The reason may simply be something outside of our control. People may just come to the page on other days. Or we started testing at the end of the month, and the customers were out of money, or something else altogether.
In order to remedy this issue, we need to run our test for long enough to eliminate any outside influence. The changes we made should be the only factor that is different (i.e., the only independent variable), in order to make sure that any test success is due to OUR actual website changes or improvements. Therefore, it’s generally recommended to keep the tests running for at least two to three weeks, and/or through one to two complete sales cycles.
Due to the nature of how testing tools operate, running the test for longer than four weeks exposes us to the risk of sample pollution. Sample pollution is the result of repeating observations in a test, unbeknownst to us.

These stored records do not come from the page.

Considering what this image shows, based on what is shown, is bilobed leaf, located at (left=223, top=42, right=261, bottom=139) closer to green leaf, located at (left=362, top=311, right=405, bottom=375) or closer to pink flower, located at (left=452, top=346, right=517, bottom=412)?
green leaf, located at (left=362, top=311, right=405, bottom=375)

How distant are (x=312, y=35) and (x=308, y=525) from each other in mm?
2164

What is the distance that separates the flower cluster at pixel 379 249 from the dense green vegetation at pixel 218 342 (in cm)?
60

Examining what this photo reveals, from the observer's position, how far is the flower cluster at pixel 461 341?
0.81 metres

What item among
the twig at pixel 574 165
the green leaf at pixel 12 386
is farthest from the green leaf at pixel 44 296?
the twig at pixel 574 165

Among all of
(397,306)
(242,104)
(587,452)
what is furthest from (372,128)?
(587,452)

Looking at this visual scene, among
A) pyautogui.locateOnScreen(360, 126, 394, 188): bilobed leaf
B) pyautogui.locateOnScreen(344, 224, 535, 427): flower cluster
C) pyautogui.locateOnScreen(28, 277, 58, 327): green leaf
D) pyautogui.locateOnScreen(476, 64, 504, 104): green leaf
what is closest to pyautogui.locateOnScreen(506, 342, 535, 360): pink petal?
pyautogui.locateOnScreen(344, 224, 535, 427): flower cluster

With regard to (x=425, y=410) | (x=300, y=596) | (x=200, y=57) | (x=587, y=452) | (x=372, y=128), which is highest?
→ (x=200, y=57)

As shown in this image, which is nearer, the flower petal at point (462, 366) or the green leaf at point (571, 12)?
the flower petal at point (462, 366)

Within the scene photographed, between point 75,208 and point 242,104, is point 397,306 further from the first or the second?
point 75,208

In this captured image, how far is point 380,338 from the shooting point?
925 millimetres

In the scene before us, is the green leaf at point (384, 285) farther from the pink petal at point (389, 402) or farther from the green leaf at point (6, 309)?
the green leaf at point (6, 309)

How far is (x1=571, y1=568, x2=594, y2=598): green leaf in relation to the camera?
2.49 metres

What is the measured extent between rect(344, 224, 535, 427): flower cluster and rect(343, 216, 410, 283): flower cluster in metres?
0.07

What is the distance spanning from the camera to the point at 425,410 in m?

Why would that happen? Since testing tools rely on browser cookies to mark which visitors have seen which variation, after one month, those cookies may get deleted. If that happens, the same visitor would see a different variation of the page, spoiling the results. For this reason, most tests are called at the end of a four-week period.

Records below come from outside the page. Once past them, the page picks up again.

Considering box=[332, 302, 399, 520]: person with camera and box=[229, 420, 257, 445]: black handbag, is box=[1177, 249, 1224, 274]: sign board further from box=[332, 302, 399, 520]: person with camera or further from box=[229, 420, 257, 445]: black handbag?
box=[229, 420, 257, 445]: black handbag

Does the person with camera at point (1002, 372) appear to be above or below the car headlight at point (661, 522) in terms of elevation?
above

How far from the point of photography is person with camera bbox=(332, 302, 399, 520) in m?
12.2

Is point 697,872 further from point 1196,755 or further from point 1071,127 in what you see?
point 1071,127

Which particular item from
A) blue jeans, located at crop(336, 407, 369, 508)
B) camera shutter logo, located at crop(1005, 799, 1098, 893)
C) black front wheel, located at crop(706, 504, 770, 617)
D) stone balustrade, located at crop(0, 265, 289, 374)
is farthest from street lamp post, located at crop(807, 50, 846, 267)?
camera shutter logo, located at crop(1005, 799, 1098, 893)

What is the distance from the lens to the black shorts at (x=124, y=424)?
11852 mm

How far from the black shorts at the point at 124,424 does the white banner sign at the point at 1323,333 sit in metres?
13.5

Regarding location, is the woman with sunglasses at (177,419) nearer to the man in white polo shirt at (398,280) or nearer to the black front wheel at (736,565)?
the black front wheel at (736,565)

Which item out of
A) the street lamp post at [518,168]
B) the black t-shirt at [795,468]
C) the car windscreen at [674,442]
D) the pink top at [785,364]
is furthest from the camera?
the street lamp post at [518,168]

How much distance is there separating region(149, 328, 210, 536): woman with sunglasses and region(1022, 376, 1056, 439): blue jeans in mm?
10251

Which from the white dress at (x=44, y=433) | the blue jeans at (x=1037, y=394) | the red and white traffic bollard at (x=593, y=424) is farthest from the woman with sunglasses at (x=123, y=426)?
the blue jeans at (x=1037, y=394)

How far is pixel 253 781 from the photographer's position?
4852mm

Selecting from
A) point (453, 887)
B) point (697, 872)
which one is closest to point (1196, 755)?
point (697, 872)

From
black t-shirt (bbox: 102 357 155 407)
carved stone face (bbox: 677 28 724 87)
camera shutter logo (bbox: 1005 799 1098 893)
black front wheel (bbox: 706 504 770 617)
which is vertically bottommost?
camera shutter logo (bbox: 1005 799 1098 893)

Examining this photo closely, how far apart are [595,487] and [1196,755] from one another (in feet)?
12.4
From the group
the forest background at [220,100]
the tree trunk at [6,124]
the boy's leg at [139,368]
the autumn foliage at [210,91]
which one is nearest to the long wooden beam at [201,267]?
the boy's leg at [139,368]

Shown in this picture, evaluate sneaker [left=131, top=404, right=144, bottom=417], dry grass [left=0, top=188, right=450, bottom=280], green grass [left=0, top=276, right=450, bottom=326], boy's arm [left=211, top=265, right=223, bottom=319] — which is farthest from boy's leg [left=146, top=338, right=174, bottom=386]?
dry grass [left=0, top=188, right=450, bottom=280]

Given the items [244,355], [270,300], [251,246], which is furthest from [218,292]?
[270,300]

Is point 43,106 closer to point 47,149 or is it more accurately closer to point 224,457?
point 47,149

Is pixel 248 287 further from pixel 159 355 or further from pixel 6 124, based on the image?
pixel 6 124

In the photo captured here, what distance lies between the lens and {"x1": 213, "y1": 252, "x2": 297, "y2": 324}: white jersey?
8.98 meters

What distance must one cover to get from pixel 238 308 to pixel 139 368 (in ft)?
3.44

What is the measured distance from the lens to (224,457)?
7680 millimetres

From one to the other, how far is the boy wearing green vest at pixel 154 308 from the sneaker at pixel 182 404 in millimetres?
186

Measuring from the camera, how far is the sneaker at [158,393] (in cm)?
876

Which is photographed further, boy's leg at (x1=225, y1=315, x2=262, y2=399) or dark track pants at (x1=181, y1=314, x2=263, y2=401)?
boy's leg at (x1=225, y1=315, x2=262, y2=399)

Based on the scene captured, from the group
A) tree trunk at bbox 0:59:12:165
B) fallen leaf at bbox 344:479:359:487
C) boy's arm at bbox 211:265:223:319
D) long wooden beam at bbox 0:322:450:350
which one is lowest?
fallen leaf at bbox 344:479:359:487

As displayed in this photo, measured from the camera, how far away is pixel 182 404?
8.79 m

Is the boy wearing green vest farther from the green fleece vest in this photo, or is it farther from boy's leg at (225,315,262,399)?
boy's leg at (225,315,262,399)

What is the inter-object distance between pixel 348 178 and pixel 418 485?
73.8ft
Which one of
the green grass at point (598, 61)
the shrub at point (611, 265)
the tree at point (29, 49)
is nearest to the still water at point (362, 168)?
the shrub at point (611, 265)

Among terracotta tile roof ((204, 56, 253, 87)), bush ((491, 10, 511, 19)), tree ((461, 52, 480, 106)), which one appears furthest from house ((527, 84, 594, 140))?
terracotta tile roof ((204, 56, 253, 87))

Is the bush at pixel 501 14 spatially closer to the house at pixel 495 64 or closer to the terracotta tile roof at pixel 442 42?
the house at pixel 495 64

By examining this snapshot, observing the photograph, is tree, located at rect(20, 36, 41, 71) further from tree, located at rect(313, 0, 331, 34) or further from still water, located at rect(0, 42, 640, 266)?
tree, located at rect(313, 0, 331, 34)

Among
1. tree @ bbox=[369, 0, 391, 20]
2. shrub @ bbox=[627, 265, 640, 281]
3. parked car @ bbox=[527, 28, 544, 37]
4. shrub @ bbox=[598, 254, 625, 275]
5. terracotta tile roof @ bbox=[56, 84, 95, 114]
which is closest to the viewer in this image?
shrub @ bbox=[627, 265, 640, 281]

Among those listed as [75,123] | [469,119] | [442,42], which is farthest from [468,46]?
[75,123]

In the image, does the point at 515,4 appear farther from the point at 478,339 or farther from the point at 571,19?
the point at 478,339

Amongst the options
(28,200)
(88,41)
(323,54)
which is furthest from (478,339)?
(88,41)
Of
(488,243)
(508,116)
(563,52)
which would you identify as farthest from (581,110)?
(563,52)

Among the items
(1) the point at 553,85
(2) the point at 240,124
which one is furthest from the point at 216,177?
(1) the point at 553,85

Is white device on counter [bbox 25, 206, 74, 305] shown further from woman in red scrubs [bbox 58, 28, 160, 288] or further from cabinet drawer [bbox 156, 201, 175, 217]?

Common problems with testing
Some of the most frequent problems related to testing are tied to the testers’ statistical errors. For example, selecting too small of a sample size. People sometimes assume that 100 visitors is enough, but it is not! You should always determine your sample size in advance to avoid this error.

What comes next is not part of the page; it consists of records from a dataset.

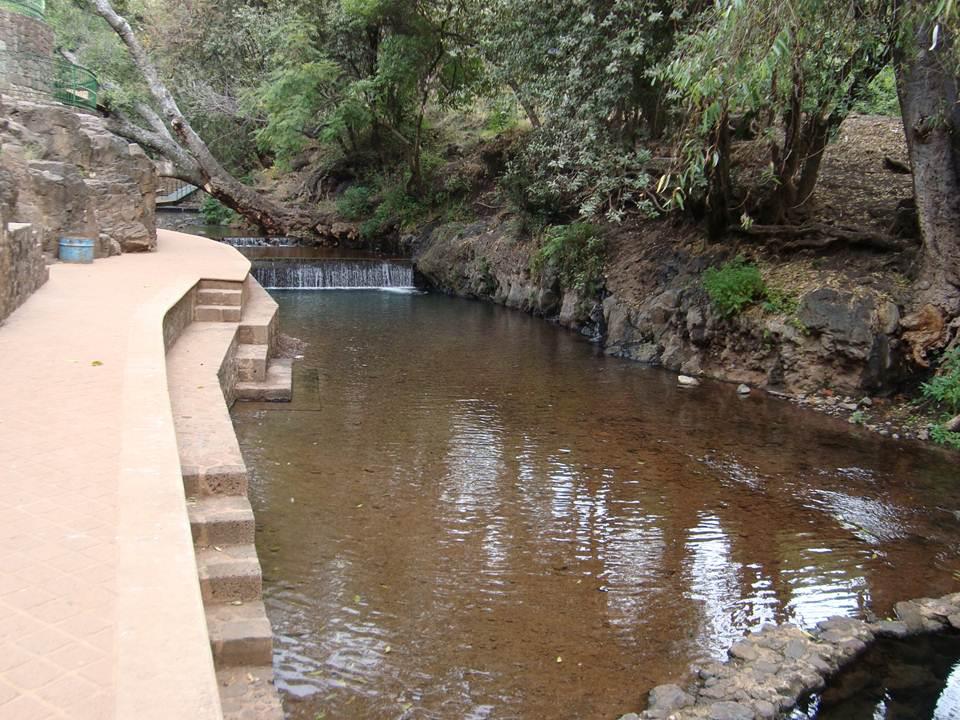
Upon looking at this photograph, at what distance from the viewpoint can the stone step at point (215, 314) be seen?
32.2 ft

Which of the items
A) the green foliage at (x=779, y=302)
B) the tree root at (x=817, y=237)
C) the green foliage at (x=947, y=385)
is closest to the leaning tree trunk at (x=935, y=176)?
the green foliage at (x=947, y=385)

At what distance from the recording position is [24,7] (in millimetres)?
14078

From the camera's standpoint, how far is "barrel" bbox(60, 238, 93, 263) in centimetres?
1183

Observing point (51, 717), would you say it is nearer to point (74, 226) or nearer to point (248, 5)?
point (74, 226)

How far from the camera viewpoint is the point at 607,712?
429 cm

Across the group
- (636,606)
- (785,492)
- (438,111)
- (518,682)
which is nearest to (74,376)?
(518,682)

Calling the test too early is the second, possibly even more common error. Regardless of the sample size you tested, you should run the test for a long enough period of time. As we explained earlier, that way you will eliminate outside influences.
Testing for small gains is an error that is easy to make, and it’s the most frequent reason for inconclusive tests. If you test for a small gain, you increase the chances that your testing tool will not be able to detect the change. This results in an inconclusive test (and you’re left wondering what to do next).
The final thing to keep in mind is the mantra of statistics, which we can’t say enough: “Correlation does not imply causation.”
This means that if two events happened at the same time or close to one another, it does not mean that the second one was caused by the first one. It could be a coincidence. Only sufficient testing can establish causation.
Don’t let this scare you away from testing
A/B testing is seemingly simple and (before you read this post) you might have been tempted to think there isn’t much to it.
The sooner you accept the fact that it is a bit more complicated, the sooner you will get better results. Creating your hypothesis and new page variations and setting up your test is just half of the job. Conducting the test properly is the only way to make sure the results you get will be true and sustainable.
As you’ve seen, most errors in testing come from lack of knowledge of statistics. While you don’t need to be an expert in statistics to conduct tests (though it couldn’t hurt), you do need to know the basics.
Here’s a checklist to help you run better, more reliable tests:
- Determine your necessary sample size.
- Test for at least two or three full weeks.
- Identify possible outside influences (weekends, holidays, shopping patterns, etc.)
- Resist the temptation to call a winner after you see a “trend” emerge. There are no trends in statistics.
- Correlation is not causation! Repeat this before, during, and after the testing is done.